Data records
----
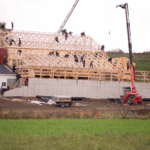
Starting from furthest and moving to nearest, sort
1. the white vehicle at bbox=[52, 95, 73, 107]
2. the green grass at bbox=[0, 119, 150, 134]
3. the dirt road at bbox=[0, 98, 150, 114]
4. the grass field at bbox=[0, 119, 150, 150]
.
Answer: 1. the white vehicle at bbox=[52, 95, 73, 107]
2. the dirt road at bbox=[0, 98, 150, 114]
3. the green grass at bbox=[0, 119, 150, 134]
4. the grass field at bbox=[0, 119, 150, 150]

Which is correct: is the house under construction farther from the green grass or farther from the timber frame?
the green grass

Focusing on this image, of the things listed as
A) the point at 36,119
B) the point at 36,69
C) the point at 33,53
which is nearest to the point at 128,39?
the point at 36,69

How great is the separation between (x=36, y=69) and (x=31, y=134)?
81.2 feet

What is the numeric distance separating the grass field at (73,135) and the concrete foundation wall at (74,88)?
1781 cm

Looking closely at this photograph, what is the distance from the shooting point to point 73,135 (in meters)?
12.2

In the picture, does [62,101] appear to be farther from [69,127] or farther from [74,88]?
[69,127]

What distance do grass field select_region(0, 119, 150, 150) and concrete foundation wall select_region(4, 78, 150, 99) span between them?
1781 cm

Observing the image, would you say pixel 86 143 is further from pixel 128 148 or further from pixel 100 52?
pixel 100 52

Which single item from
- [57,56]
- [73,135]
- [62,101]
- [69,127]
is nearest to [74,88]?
[62,101]

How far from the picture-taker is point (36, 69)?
119ft

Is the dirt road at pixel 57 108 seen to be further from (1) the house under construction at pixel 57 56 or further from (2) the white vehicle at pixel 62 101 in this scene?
(1) the house under construction at pixel 57 56

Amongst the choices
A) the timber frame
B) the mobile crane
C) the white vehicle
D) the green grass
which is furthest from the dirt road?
the timber frame

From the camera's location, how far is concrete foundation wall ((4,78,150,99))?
3306 centimetres

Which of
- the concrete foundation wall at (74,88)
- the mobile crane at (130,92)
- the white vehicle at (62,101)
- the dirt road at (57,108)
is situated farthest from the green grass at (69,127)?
A: the concrete foundation wall at (74,88)
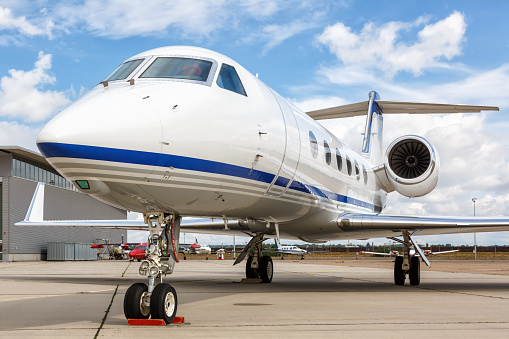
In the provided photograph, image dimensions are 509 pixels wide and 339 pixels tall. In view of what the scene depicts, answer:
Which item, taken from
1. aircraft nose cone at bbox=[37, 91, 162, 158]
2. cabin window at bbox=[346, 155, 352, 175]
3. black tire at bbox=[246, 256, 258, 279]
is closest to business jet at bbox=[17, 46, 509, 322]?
aircraft nose cone at bbox=[37, 91, 162, 158]

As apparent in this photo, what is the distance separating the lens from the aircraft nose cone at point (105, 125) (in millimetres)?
6474

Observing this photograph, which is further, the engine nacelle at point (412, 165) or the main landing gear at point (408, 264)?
the main landing gear at point (408, 264)

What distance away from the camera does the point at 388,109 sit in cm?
2203

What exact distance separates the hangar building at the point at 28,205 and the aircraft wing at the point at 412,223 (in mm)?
35867

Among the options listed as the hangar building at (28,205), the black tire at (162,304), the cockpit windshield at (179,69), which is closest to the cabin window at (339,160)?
the cockpit windshield at (179,69)

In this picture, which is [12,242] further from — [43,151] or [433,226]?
[43,151]

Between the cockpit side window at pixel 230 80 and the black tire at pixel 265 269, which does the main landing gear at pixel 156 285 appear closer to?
the cockpit side window at pixel 230 80

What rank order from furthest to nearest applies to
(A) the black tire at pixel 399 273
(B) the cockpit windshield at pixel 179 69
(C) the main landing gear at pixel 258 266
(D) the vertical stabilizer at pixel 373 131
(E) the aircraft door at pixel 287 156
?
(D) the vertical stabilizer at pixel 373 131 → (C) the main landing gear at pixel 258 266 → (A) the black tire at pixel 399 273 → (E) the aircraft door at pixel 287 156 → (B) the cockpit windshield at pixel 179 69

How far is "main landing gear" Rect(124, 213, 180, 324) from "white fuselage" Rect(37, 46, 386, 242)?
1.06 ft

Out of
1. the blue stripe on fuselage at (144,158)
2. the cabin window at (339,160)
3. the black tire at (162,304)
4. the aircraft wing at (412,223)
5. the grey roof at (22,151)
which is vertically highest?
the grey roof at (22,151)

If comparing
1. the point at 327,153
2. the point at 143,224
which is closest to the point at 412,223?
the point at 327,153

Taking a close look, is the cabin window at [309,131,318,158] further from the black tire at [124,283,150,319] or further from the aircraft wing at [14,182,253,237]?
the black tire at [124,283,150,319]

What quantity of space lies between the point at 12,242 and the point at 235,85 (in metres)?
46.5

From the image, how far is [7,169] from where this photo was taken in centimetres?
5019
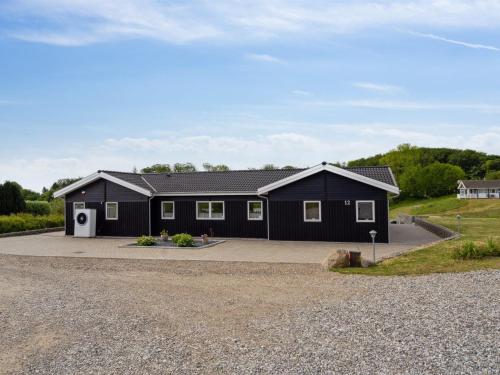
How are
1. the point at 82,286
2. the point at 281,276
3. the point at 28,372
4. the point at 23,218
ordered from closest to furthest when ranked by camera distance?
the point at 28,372, the point at 82,286, the point at 281,276, the point at 23,218

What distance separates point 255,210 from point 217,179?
3.24m

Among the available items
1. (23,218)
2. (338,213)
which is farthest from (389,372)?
(23,218)

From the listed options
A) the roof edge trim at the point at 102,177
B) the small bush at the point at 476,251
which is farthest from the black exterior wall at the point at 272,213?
the small bush at the point at 476,251

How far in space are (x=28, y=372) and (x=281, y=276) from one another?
6825mm

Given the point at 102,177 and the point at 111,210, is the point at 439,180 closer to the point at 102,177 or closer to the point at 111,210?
the point at 111,210

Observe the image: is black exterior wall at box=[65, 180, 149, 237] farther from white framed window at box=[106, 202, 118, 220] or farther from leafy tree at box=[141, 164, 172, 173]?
leafy tree at box=[141, 164, 172, 173]

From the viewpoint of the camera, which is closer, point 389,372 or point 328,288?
point 389,372

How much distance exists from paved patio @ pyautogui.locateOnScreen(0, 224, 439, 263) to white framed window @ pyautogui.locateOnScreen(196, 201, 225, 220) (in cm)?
187

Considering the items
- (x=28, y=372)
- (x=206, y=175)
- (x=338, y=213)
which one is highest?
(x=206, y=175)

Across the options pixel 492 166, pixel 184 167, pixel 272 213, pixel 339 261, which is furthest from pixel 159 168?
pixel 492 166

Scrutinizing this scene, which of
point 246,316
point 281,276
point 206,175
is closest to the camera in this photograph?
point 246,316

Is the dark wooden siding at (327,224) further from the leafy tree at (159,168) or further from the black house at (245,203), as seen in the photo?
the leafy tree at (159,168)

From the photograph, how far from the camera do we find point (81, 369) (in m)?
5.71

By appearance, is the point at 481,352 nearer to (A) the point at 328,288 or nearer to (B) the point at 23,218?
(A) the point at 328,288
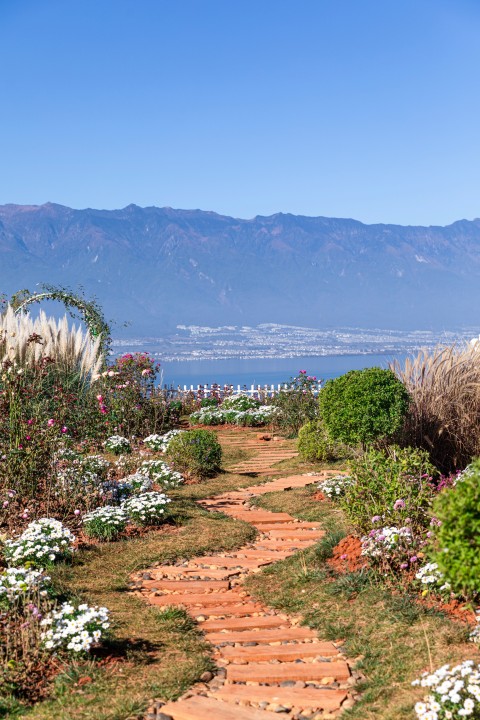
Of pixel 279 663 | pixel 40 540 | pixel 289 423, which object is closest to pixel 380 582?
pixel 279 663

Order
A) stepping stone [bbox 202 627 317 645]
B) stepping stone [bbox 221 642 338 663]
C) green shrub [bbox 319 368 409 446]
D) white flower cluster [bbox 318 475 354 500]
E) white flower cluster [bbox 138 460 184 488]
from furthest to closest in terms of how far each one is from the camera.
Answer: white flower cluster [bbox 138 460 184 488], green shrub [bbox 319 368 409 446], white flower cluster [bbox 318 475 354 500], stepping stone [bbox 202 627 317 645], stepping stone [bbox 221 642 338 663]

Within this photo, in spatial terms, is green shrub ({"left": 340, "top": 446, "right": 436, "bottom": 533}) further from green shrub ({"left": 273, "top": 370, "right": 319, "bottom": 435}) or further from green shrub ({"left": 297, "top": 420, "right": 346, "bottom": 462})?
green shrub ({"left": 273, "top": 370, "right": 319, "bottom": 435})

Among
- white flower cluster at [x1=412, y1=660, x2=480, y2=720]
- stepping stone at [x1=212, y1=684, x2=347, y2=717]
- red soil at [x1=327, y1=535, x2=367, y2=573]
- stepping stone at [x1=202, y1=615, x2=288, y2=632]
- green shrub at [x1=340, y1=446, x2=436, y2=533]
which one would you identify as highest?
green shrub at [x1=340, y1=446, x2=436, y2=533]

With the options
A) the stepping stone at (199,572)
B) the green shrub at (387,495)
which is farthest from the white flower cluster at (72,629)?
----
▶ _Description of the task_: Change "red soil" to "brown soil" in the lines from the one containing "Is the dark" through the end of the items, inclusive, and reproduce those lines otherwise unchanged, leaving out the pictures.

▶ _The answer_:
Is the dark wooden siding at (327,224) further from the leafy tree at (159,168) or further from the black house at (245,203), as seen in the photo?
the leafy tree at (159,168)

From the photograph, how far from the camera do we find point (81, 369) (in m)?
5.71

By appearance, is the point at 481,352 nearer to (A) the point at 328,288 or nearer to (B) the point at 23,218?
(A) the point at 328,288
Of pixel 279 663 | pixel 40 540 | pixel 289 423, which object is closest to pixel 380 582?
pixel 279 663

Order
A) stepping stone [bbox 202 627 317 645]
B) stepping stone [bbox 221 642 338 663]
C) green shrub [bbox 319 368 409 446]
D) white flower cluster [bbox 318 475 354 500]
E) white flower cluster [bbox 138 460 184 488]
from furthest to closest in terms of how far each one is from the camera.
Answer: white flower cluster [bbox 138 460 184 488], green shrub [bbox 319 368 409 446], white flower cluster [bbox 318 475 354 500], stepping stone [bbox 202 627 317 645], stepping stone [bbox 221 642 338 663]

Within this photo, in spatial terms, is green shrub ({"left": 340, "top": 446, "right": 436, "bottom": 533}) further from green shrub ({"left": 273, "top": 370, "right": 319, "bottom": 435}) or further from green shrub ({"left": 297, "top": 420, "right": 346, "bottom": 462})?
green shrub ({"left": 273, "top": 370, "right": 319, "bottom": 435})

Among
- white flower cluster at [x1=412, y1=660, x2=480, y2=720]
- stepping stone at [x1=212, y1=684, x2=347, y2=717]
- brown soil at [x1=327, y1=535, x2=367, y2=573]
- stepping stone at [x1=202, y1=615, x2=288, y2=632]
- green shrub at [x1=340, y1=446, x2=436, y2=533]
which one would you identify as highest?
green shrub at [x1=340, y1=446, x2=436, y2=533]

With the options
A) the stepping stone at (199,572)
B) the green shrub at (387,495)
which is farthest from the white flower cluster at (72,629)?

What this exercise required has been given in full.